___ Excerpt to read ___

What i am reading is that you want to use a Directv HD DVR and a Standard Receiver with a SA Tivo unit. To watch programming on One TV.

This can be done. You will need 3 Feeds: 2 for the Directv DVR, 1 for the Standard Receiver.

OR: you could get a HD Directv DVR (HR20) and a Directv/Tivo DVR unit (R10, any Series 2 etc). In this case you will need 4 Feeds. 2 to each unit. This would be the better option.

Now since you want HD, then you do have a HD TV dont you? The One I have has input feeds for 8 Different devices. In the case above, It would take 2 Feeds. And does not require anything to watch whatever I wanted to except to press One Button on the remote.

I assume your TV is similar. So it is not hard at all to hook up.

Also, There is NO WAY the TivoHD will work with Sat. CABLE ONLY!


----------



## rbrubaker1 (Sep 17, 2007)

Ok, one more question on this subject. I want to explain my exact set up and see if anyone has any other creative ideas to solve my problems. I have 3 tv's, each with its own Series 2 DVR. I transfer recordings between them a fair bit. I really only use the main 300 hr for recording and use the other two Series 2 to receive transferred recordings.

___

* _What you will do_:
A) List every model designation in the first post of the forum thread on satellite DVR hookups that contains a number.
B) Carry on the forum thread on satellite DVR hookups, starting after its last sentence.
You can do everything here without the records.

___ Given entries ___

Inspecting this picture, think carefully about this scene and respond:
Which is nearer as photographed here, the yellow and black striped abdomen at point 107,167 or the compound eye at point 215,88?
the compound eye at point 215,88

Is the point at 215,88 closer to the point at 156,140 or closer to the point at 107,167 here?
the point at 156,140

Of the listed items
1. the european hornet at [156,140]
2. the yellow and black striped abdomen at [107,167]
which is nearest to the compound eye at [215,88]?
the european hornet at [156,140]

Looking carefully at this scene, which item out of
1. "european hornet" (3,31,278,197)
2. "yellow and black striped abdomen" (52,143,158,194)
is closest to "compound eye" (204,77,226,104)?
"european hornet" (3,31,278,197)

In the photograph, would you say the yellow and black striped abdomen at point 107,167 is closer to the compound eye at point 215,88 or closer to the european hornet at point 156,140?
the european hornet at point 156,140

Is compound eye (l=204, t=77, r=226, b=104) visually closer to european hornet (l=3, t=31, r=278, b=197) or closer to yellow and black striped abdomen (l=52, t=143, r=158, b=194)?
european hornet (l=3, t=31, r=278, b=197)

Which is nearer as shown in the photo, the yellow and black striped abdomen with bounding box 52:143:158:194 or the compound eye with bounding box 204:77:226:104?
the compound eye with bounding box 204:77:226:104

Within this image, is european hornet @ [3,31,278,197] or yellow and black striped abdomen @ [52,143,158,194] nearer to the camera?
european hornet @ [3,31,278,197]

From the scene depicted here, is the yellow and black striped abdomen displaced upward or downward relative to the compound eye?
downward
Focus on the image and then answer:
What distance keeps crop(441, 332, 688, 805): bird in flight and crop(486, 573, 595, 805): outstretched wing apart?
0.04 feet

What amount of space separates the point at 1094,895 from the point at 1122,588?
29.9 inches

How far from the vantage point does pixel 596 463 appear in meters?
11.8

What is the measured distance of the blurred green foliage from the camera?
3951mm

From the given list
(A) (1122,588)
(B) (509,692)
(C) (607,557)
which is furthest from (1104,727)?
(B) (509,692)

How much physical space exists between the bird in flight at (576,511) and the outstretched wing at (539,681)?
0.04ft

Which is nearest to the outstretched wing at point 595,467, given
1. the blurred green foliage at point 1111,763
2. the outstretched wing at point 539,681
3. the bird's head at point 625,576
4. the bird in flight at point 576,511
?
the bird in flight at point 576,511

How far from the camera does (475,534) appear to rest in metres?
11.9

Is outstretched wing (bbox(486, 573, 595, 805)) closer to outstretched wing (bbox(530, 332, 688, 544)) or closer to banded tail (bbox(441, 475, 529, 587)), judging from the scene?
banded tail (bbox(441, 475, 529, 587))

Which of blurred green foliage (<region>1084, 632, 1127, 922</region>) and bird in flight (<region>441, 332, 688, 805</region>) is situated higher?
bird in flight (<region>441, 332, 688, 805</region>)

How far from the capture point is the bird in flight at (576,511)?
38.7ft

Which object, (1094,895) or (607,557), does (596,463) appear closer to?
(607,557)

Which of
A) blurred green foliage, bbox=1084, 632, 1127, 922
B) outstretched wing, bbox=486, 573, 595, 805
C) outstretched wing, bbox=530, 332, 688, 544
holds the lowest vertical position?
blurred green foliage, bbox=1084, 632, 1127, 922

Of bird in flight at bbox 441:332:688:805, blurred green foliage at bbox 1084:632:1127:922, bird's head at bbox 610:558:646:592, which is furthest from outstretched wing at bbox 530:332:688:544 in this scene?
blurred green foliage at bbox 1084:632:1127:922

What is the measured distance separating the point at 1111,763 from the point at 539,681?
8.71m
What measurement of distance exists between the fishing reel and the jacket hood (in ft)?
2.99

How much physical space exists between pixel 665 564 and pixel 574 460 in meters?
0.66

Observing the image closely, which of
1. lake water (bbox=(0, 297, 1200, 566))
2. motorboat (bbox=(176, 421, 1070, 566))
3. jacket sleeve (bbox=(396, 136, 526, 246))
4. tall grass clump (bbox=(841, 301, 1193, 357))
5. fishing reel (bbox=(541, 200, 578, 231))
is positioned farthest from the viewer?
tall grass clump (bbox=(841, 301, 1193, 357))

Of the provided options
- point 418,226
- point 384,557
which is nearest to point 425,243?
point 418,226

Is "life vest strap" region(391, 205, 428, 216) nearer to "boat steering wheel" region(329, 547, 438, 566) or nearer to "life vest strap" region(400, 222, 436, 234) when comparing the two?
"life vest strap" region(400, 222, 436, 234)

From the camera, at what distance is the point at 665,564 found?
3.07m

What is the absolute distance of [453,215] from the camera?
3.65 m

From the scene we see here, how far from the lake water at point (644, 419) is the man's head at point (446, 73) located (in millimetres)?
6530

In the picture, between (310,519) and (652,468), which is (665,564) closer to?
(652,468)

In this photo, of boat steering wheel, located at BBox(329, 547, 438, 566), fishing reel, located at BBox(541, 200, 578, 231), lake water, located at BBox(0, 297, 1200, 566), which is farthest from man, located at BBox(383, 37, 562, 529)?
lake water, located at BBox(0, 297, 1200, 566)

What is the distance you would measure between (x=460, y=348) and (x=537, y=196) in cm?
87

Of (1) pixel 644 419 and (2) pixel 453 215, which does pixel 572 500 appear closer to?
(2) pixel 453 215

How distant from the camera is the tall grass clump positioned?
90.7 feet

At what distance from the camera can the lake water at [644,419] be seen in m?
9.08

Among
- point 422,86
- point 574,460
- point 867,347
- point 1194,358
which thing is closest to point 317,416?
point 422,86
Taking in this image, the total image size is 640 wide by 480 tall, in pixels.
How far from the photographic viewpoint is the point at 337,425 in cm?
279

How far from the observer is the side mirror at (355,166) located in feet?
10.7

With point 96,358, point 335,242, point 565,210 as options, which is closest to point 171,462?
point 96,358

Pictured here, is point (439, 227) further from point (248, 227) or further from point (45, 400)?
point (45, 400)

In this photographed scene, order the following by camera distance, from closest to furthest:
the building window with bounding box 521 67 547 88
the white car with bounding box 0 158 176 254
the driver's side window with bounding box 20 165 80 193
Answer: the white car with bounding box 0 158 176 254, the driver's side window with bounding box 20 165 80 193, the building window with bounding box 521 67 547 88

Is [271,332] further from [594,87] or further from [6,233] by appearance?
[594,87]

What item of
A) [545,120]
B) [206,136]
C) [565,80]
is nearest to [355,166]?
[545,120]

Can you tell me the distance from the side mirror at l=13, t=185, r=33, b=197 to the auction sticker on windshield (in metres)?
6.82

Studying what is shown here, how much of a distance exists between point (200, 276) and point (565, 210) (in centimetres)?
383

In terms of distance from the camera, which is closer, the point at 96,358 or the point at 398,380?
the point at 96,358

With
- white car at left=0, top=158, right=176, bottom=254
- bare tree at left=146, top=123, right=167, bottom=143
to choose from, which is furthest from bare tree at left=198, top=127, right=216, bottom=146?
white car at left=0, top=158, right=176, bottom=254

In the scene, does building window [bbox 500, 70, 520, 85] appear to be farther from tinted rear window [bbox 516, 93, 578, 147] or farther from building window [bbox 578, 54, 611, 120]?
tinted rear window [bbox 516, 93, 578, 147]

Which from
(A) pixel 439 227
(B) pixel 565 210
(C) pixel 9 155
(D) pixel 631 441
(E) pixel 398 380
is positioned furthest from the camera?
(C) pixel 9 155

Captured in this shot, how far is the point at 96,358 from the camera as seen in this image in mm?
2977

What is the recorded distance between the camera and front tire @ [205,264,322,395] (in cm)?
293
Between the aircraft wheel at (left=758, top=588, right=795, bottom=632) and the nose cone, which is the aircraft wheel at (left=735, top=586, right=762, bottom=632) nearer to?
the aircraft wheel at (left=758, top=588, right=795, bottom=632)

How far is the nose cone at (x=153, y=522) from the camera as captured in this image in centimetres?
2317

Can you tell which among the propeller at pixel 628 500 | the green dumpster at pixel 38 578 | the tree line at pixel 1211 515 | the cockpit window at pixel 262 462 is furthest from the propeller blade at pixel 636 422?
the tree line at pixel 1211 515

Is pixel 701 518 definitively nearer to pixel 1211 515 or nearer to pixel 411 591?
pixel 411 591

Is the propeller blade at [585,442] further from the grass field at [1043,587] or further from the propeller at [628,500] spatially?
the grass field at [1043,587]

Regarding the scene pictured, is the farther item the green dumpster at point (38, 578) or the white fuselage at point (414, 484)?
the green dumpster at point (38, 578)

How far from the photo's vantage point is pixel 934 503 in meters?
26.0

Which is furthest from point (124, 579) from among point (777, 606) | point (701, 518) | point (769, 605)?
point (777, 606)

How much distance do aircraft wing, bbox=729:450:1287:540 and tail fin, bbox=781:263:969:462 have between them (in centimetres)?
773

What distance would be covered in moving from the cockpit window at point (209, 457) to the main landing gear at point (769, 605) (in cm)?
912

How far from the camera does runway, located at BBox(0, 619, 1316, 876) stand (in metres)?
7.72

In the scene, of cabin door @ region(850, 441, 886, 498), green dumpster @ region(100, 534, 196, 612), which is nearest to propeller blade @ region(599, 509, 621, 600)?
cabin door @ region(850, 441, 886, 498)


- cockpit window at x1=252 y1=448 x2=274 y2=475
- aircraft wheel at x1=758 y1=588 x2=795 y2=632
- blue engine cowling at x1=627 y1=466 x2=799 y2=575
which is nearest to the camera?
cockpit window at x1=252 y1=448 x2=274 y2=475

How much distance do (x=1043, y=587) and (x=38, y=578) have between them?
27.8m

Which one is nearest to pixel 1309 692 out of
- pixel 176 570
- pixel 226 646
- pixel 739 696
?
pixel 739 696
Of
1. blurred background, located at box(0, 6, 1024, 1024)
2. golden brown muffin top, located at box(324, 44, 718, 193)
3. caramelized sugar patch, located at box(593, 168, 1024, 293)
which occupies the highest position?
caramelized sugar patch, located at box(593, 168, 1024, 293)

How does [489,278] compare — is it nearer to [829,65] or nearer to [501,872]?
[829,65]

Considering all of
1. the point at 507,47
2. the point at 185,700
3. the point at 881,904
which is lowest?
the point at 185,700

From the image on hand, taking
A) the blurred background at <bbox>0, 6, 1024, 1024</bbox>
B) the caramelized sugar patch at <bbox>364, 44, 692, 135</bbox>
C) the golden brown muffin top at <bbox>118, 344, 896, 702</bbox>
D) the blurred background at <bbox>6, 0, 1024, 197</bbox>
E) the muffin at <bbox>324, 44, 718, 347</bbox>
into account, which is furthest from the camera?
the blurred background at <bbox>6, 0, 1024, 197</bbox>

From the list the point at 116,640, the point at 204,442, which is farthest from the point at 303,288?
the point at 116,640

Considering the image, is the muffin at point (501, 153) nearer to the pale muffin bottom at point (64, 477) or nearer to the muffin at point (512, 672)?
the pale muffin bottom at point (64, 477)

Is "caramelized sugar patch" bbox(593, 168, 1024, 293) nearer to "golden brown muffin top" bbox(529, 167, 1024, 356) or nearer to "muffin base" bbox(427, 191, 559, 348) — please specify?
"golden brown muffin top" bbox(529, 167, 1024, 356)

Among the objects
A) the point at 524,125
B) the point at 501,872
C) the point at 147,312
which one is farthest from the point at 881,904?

___

* _Task-by-task outputs_:
A) HR20, R10, Series 2

B)
I now want to add HD to my main TV. I don't want to give up the TIVO 300 hr on that TV because I still want to transfer programming to the other 2 TVs. From everything I've learned so far, the only suggestion is to get a second DirectTV receiver, this one an HD-DVR for the HD programming and continue using the Series 2 for the non-HD with a regular receiver. The problem with this for me is all the additional lines required for hook up (plus the additional expense of leasing yet another DirectTV receiver). Any other creative ideas? Slingbox would be great if you could sling to a TV rather than just a PC. Any one doing anything else that I should consider? 

Thanks for all advice. I've really appreciated people taking the time to tell a newbie what I should be doing.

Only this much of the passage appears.